- **Esercizio breve**: Trascrivi fedelmente, riga per riga, tutte le voci che seguono, senza riportare le immagini.

- **Dati raccolti**:
= = = = =

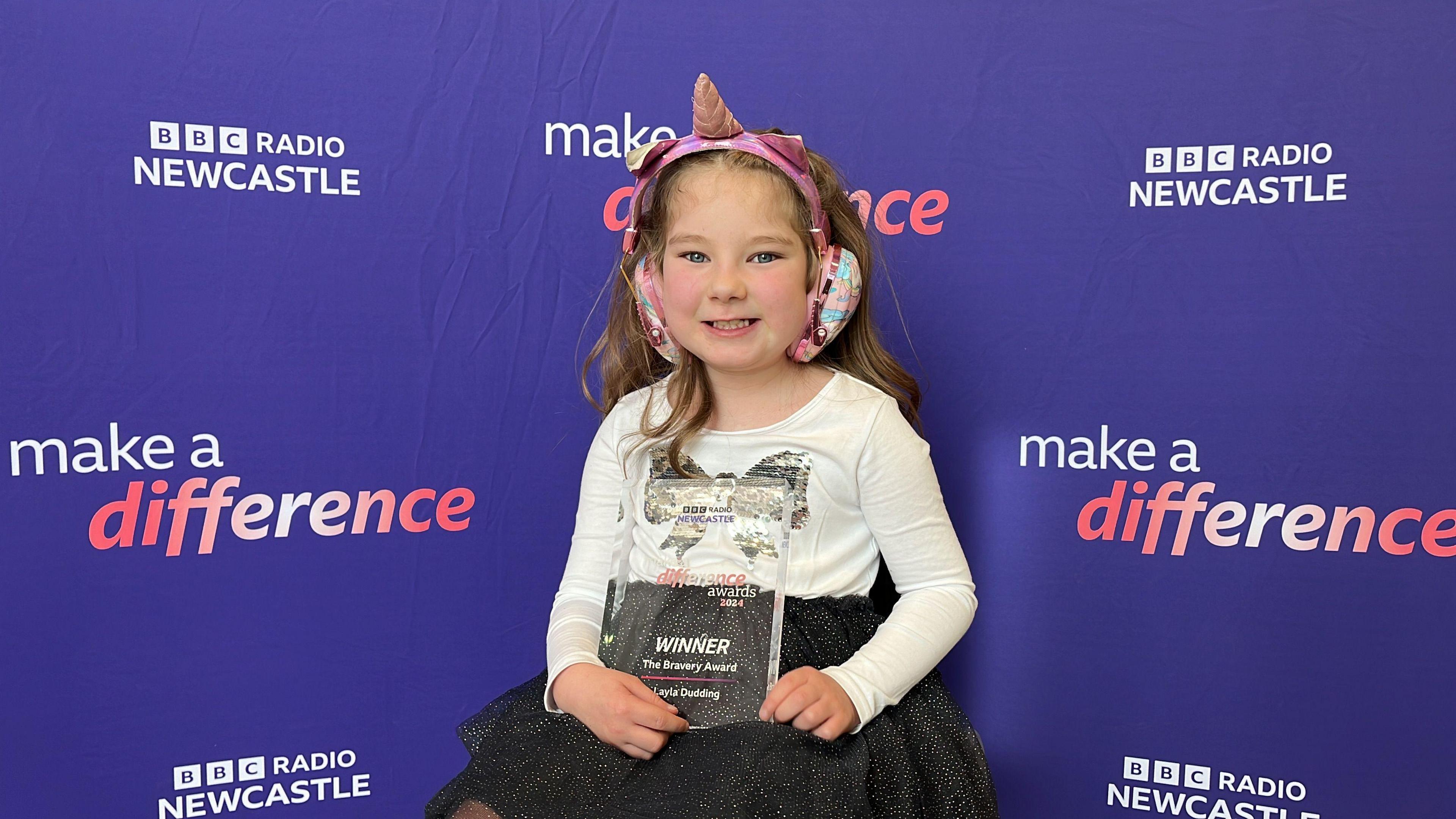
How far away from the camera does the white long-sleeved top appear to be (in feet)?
3.50

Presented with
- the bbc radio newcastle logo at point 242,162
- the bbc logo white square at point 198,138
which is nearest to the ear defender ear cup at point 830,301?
the bbc radio newcastle logo at point 242,162

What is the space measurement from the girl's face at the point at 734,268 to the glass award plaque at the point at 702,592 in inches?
5.5

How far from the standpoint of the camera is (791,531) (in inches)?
42.0

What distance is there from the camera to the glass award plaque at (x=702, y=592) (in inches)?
38.5

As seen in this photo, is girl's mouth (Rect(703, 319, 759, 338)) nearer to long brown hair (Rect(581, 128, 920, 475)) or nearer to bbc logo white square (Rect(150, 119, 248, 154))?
long brown hair (Rect(581, 128, 920, 475))

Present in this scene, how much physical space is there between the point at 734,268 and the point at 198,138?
64 cm

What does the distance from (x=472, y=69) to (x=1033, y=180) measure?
648 millimetres

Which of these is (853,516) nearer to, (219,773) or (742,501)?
(742,501)

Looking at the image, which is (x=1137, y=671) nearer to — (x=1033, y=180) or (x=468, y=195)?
(x=1033, y=180)

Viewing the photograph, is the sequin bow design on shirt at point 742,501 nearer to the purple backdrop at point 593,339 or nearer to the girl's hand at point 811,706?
the girl's hand at point 811,706

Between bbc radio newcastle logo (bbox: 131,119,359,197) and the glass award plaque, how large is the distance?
503 mm

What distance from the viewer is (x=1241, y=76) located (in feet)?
3.92

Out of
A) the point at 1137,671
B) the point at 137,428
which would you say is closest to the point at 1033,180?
the point at 1137,671

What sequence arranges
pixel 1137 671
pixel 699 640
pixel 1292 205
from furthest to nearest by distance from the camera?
pixel 1137 671, pixel 1292 205, pixel 699 640
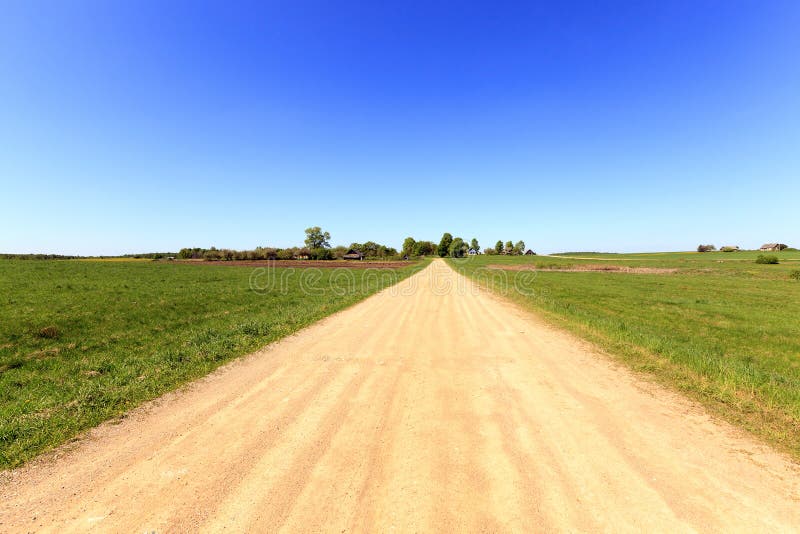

= = = = =

- **Risposta all'esercizio**:
How far away from the camera does the white long-sleeved top appear to be (in feet)?
3.50

Presented with
- the bbc radio newcastle logo at point 242,162
- the bbc logo white square at point 198,138
which is nearest to the ear defender ear cup at point 830,301?
the bbc radio newcastle logo at point 242,162

What is the space measurement from the girl's face at the point at 734,268 to the glass award plaque at the point at 702,592 in inches?
5.5

How far from the standpoint of the camera is (791,531) (in inches)?
42.0

What distance is there from the camera to the glass award plaque at (x=702, y=592) (in inches)?
38.5

As seen in this photo, is girl's mouth (Rect(703, 319, 759, 338)) nearer to long brown hair (Rect(581, 128, 920, 475)) or nearer to bbc logo white square (Rect(150, 119, 248, 154))?
long brown hair (Rect(581, 128, 920, 475))

Present in this scene, how much physical space is there between the point at 734,268 and the point at 198,138?
64 cm

What does the distance from (x=472, y=69) to (x=1033, y=180) measure?
648 millimetres

Which of these is (853,516) nearer to, (219,773) or (742,501)?
(742,501)

Looking at the image, which is (x=1137, y=671) nearer to — (x=1033, y=180) or (x=468, y=195)?
(x=1033, y=180)

Viewing the photograph, is the sequin bow design on shirt at point 742,501 nearer to the purple backdrop at point 593,339 or nearer to the girl's hand at point 811,706?
the girl's hand at point 811,706

Between bbc radio newcastle logo (bbox: 131,119,359,197) and the glass award plaque, how large is the distance?
503 mm

What distance from the viewer is (x=1241, y=76) located (in feet)?
3.92

Out of
A) the point at 1137,671
B) the point at 137,428
which would you say is closest to the point at 1033,180?
the point at 1137,671

What sequence arranges
pixel 1137 671
pixel 699 640
pixel 1292 205
from furthest to nearest by distance from the camera?
pixel 1137 671, pixel 1292 205, pixel 699 640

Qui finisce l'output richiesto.